Although the main celebration was the renaming of the street, Chief Executive Officer Gerald Walsh was celebrating a personal celebration, his eighth anniversary in his role.

“We have certainly come a long way in eight years,” he said, which was also met with spectators shouting, “We certainly have!”

Walsh said that during his tenure, the hospital has shifted the hospital’s organizational culture, rebuilt and forged new relationships with the community and elected officials. But he also emphasized the rebuilt relationships with patients and team members that can contribute to the street being renamed after the hospital.

A  hospital that provides general adult medical services, pediatrics, obstetrics and psychiatric services will also soon be home to a cancer program, which has not been offered on the site since 2012, Walsh said.

“It is what the community needs,” he said. “It is what they wanted, so we did listen to the community.”

Walsh noted several elected officials, however, hospital officials highlighted the assistance of Councilwoman Selvena N. Brooks-Powers a driving force in the renaming of the street. Brooks-Powers represents District 31, which includes several Rockaway communities including Far Rockaway.

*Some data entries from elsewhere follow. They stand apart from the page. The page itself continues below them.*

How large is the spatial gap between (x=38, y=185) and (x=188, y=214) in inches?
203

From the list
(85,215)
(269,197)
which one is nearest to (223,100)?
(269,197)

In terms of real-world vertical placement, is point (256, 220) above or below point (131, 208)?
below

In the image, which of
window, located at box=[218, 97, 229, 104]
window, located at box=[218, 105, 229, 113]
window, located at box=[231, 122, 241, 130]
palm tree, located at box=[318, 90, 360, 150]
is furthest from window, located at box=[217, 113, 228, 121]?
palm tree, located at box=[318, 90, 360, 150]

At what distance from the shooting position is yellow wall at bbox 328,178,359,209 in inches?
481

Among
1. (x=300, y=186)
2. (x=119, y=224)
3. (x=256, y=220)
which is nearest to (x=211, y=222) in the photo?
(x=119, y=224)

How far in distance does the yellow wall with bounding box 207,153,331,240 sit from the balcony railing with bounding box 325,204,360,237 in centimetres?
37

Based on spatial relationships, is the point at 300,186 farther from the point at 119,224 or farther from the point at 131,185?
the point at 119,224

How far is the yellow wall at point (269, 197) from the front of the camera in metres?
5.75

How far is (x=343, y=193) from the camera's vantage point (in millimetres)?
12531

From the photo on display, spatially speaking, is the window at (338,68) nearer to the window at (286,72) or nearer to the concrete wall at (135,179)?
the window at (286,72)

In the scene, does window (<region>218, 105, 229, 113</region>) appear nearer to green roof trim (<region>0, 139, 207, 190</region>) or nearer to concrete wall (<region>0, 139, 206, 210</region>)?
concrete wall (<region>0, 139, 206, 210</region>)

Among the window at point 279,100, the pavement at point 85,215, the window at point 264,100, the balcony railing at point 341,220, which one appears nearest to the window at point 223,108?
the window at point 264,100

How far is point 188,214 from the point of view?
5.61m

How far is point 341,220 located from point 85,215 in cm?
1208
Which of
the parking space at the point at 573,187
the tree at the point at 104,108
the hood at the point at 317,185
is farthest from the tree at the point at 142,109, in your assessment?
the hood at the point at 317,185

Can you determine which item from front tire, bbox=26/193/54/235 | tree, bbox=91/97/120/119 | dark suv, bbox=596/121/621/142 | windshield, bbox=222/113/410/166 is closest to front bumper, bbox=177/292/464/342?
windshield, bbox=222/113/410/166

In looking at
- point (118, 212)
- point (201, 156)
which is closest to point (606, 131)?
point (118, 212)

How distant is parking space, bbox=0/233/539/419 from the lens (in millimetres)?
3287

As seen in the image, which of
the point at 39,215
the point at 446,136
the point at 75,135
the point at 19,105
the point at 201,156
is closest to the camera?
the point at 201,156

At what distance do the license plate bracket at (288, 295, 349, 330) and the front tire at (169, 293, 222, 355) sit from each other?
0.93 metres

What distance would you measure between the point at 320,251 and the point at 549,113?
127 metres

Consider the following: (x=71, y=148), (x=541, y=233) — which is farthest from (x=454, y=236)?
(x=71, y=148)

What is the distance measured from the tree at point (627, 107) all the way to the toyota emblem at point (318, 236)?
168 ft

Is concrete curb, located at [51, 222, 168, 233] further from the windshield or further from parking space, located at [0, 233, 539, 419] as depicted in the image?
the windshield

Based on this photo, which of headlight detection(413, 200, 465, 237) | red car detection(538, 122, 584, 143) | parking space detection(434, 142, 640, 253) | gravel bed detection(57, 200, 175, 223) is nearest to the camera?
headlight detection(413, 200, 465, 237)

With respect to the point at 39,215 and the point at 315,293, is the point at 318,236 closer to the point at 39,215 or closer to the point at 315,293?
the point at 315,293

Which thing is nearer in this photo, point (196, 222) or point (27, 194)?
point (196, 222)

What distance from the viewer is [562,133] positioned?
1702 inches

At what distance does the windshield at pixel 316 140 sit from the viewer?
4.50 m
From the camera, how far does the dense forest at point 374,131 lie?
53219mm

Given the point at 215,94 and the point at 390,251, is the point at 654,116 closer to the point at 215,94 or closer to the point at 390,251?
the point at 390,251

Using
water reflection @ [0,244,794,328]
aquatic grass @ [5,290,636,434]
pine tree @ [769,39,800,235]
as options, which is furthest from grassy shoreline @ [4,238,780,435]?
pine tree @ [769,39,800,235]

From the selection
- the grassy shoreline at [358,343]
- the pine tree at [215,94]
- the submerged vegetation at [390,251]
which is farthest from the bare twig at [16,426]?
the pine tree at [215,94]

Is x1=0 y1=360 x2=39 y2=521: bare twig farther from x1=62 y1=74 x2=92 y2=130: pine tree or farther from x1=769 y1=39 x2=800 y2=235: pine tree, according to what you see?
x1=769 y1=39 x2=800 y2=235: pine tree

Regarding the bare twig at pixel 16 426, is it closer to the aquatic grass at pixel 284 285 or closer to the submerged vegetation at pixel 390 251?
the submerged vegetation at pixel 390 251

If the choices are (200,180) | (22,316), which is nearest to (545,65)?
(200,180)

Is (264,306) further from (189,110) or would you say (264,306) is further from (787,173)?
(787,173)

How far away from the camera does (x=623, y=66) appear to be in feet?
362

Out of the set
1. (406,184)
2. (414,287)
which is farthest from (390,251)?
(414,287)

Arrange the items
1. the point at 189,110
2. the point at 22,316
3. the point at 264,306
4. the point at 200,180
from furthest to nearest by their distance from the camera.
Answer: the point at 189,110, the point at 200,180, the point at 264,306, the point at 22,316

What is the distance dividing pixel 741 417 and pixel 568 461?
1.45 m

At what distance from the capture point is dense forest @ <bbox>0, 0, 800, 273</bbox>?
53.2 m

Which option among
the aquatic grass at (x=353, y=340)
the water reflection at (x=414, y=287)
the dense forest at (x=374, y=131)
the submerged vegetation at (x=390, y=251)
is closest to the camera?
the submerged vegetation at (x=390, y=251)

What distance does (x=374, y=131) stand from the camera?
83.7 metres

“For over a century, St. John’s has provided healthcare on the peninsula to our residents and I am proud to honor the doctors, nurses and hospital staff that care for this community,” the Queens native said. “St. John’s has worked hard to rise to the challenge of being the sole hospital on the Rockaway Peninsula.”

Trees, numbers, presidents, or people who have died are the most popular names for streets and Powers said that St. John’s Episcopal Hospital has earned that status for its role in its surrounding communities and its role during the Covid-19 pandemic.

“As Renee (Hastick-Motes) said, we don’t name streets after institutions, we name them after individuals after they have passed,” Powers said. “But with the role St. John’s played in the midst of the pandemic, it was no question this institution deserved to have a street named after it.”